(Aim 1): Write out the patch announcement below from "In terms of" to "I implement it.".
(Aim 2):
Answer these questions about the patch announcement below, one line each:
(a) Under which menu are the beancounters now a configurable option?
(b) On which kernel version were the patches developed and tested?
(c) In which two files are the benchmark scripts located within vmregress-0.13?
(Aim 3): Proceed with the announcement of the allocator placement policy and prezeroing patches below, picking up after its last sentence.

(Source passage):
——————————
Hi,
The following two emails contain the latest version of the placement policy
for the binary buddy allocator to reduce fragmentation and the prezeroing
patch. The changelogs are with the patches.
The placement policy patch should now be more Hotplug-friendly and I would like
to hear from the Hotplug people if they have more requirements of this patch.
Of interest, rmqueue_bulk() has been taught how to allocate large blocks of
pages and split them up into the requested size. An impact of this is that
refilling the per-cpu caches will sometimes be satisfied with a single 2**4
allocation rather than 16 2**0 allocations. Lastly, the beancounters are
now a configurable option under "Kernel Hacking".
In terms of fragmentation, the placement policy still performs really well
and The placement policies raw performance for aim9 and ghostscript rendering
are comparable to the normal allocator so there should be no regressions
there. I've posted new figures with the patch.
The prezeroing patch still regresses fragmentation slightly but nowhere near
as bad as previously. However, the aim9 figures for the prezeroing patch
suck big-time. I suspect it is because zero-allocations are very common
but the lists are usually empty so there is a lot of list traversal that
yield nothing. Figures posted with patch. I have a solution in mind but
it'll be a while before I implement it.
In case others want to reproduce the allocation and ghostscript
benchmarks, I've included them as scripts in vmregress-0.13
(http://www.skynet.ie/~mel/projects/vmregress/vmregress-0.13.tar.gz) but
they are still not integrated with OSDL's STP tool. The scripts are in
bin/bench-gs.sh and bin/bench-stresshighalloc.sh and both take the --help
switch to explain what they do.
The patches were developed and tested heavily on 2.6.11.
——————————
(Dataset records):
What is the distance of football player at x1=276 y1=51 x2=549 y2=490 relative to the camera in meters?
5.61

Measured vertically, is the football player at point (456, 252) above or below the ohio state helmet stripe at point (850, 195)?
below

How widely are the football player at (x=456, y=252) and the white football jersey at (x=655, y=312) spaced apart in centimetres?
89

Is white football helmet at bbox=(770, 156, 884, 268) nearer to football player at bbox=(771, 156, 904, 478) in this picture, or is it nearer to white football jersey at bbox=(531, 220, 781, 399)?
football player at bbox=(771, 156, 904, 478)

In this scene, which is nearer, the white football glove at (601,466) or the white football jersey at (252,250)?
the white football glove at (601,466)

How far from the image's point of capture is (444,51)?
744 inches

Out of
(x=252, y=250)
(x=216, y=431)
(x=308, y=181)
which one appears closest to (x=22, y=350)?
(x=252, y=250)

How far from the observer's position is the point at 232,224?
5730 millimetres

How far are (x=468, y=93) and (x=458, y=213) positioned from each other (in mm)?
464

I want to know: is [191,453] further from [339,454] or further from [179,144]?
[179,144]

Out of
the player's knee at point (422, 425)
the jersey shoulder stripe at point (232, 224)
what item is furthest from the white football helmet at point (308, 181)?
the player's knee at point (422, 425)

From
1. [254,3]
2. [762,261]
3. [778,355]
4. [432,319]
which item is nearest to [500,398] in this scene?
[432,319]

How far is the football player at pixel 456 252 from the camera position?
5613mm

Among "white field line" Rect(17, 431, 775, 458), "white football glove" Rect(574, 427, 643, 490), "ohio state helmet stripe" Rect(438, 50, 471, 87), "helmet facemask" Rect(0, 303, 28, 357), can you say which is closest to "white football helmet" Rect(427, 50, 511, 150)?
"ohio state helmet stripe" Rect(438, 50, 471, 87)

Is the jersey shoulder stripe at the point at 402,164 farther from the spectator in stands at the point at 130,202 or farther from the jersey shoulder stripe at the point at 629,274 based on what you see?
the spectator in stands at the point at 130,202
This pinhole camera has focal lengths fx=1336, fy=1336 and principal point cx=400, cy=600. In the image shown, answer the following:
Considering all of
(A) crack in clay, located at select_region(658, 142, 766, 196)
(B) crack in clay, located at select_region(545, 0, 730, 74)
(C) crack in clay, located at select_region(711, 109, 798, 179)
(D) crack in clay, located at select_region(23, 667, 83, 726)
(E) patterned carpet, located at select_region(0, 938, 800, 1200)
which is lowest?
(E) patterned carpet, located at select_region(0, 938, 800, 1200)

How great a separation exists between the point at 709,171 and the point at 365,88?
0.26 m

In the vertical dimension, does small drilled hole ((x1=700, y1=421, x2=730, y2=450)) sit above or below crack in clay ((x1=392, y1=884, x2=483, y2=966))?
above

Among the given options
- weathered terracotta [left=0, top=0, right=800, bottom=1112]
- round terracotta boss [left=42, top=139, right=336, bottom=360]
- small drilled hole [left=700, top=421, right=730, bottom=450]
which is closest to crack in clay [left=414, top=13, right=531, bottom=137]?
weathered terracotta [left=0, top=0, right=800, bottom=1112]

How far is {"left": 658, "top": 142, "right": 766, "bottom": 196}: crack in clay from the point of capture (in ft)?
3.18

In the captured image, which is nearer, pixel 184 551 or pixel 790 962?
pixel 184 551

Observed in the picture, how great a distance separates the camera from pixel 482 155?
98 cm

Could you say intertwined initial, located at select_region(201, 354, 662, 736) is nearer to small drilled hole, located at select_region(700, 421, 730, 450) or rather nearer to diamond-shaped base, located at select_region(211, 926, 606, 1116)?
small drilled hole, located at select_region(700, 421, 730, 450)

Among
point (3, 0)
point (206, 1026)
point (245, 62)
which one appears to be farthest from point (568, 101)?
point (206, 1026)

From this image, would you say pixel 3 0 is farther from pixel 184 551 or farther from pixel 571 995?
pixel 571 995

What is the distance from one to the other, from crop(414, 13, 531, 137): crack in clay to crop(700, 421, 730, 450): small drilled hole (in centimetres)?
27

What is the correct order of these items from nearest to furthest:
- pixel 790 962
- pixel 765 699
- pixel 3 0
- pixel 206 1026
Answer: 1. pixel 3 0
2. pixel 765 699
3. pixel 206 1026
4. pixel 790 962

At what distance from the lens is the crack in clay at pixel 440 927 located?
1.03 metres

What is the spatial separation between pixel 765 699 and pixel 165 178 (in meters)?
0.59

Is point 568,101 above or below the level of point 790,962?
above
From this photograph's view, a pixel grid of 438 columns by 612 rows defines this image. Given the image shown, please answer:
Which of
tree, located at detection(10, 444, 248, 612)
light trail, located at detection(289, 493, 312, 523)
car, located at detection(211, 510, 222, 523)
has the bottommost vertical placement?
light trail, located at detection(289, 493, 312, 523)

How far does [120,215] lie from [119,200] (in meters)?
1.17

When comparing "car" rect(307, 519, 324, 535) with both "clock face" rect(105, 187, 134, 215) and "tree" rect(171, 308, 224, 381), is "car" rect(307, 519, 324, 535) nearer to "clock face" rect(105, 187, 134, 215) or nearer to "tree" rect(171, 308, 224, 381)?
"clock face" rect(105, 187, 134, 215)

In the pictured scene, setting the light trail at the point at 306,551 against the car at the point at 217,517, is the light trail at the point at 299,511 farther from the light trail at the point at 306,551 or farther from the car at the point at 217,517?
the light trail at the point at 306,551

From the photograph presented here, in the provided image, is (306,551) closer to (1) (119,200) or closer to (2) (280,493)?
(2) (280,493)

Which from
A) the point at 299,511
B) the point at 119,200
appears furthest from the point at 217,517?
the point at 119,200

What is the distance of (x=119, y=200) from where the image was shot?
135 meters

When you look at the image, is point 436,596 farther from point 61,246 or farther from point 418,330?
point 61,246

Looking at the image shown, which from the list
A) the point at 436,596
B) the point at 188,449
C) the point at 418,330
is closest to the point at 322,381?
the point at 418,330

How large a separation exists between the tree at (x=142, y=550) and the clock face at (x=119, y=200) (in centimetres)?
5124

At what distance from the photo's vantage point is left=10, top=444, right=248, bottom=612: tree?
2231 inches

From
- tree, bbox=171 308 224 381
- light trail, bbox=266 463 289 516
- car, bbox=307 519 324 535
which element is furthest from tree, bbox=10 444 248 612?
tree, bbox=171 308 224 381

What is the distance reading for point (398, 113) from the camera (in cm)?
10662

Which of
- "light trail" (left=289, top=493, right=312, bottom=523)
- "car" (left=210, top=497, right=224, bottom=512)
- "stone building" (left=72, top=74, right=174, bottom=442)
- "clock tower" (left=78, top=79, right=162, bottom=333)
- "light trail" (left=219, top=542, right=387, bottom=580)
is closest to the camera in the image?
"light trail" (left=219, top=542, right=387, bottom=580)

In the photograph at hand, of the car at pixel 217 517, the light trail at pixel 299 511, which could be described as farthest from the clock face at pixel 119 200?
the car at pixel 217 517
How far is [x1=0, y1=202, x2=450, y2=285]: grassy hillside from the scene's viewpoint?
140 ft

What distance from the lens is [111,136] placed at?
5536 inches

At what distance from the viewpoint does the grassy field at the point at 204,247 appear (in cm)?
——————————
(Final answer 1):
In terms of fragmentation, the placement policy still performs really well
and The placement policies raw performance for aim9 and ghostscript rendering
are comparable to the normal allocator so there should be no regressions
there. I've posted new figures with the patch.
The prezeroing patch still regresses fragmentation slightly but nowhere near
as bad as previously. However, the aim9 figures for the prezeroing patch
suck big-time. I suspect it is because zero-allocations are very common
but the lists are usually empty so there is a lot of list traversal that
yield nothing. Figures posted with patch. I have a solution in mind but
it'll be a while before I implement it.

(Final answer 2):
(a) "Kernel Hacking"
(b) 2.6.11
(c) bin/bench-gs.sh and bin/bench-stresshighalloc.sh

(Final answer 3):
--
Mel Gorman
On Mon, 2005-03-07 at 19:39 +0000, Mel Gorman wrote:
> The placement policy patch should now be more Hotplug-friendly and I
> would like to hear from the Hotplug people if they have more
> requirements of this patch.
It looks like most of what we need is there already. There are two
things that come to mind. We'll likely need some modifications that
will deal with committing memory areas that are larger than MAX_ORDER to
the different allocation pools. That's because a hotplug area (memory
section) might be larger than a single MAX_ORDER area, and each section
may need to be limited to a single allocation type.
The other thing is that we'll probably have to be a lot more strict
about how the allocations fall back. Some users will probably prefer to
kill an application rather than let a kernel allocation fall back into a
user memory area.
But, those are things that can be relatively easily grafted on to your
current code. I'm not horribly concerned about that, and merging
something like that is months and months away.
BTW, I wrote some requirements about how these section divisions might
be dealt with. Note that this is a completely hotplug-centric view of
the whole problem, I didn't discern between reclaimable and
unreclaimable kernel memory as your patch does. This is probably waaaay
more than you wanted to hear, but I thought I'd share anyway. :)
> There are 2 kinds of sections: user and kernel. The traditional
> ZONE_HIGHMEM is full of user sections (except for vmalloc). Any
> section which has slab pages or any kernel caller to alloc_pages() is
> a kernel section.
>
> Some properties of these sections:
> a. User sections are easily removed.
> b. Kernel sections are hard to remove. (considered impossible)
> c. User sections may *NOT* be used for kernel pages if all user
> sections are full. (but, see f.)
> d. Kernel sections may be used for user pages if all user sections are
> full.
> e. A transition from a kernel section to a user section is hard, and
> requires that it be empty of all kernel users.
> f. A transition from a user section to a kernel section is easy.
> (although easy, this should be avoided because it's hard to turn it
> _back_ into a user section)
-- Dave
On Mon, 7 Mar 2005, Dave Hansen wrote:
> On Mon, 2005-03-07 at 19:39 +0000, Mel Gorman wrote:
> > The placement policy patch should now be more Hotplug-friendly and I
> > would like to hear from the Hotplug people if they have more
> > requirements of this patch.
>
> It looks like most of what we need is there already. There are two
> things that come to mind. We'll likely need some modifications that
> will deal with committing memory areas that are larger than MAX_ORDER to
> the different allocation pools. That's because a hotplug area (memory
> section) might be larger than a single MAX_ORDER area, and each section
> may need to be limited to a single allocation type.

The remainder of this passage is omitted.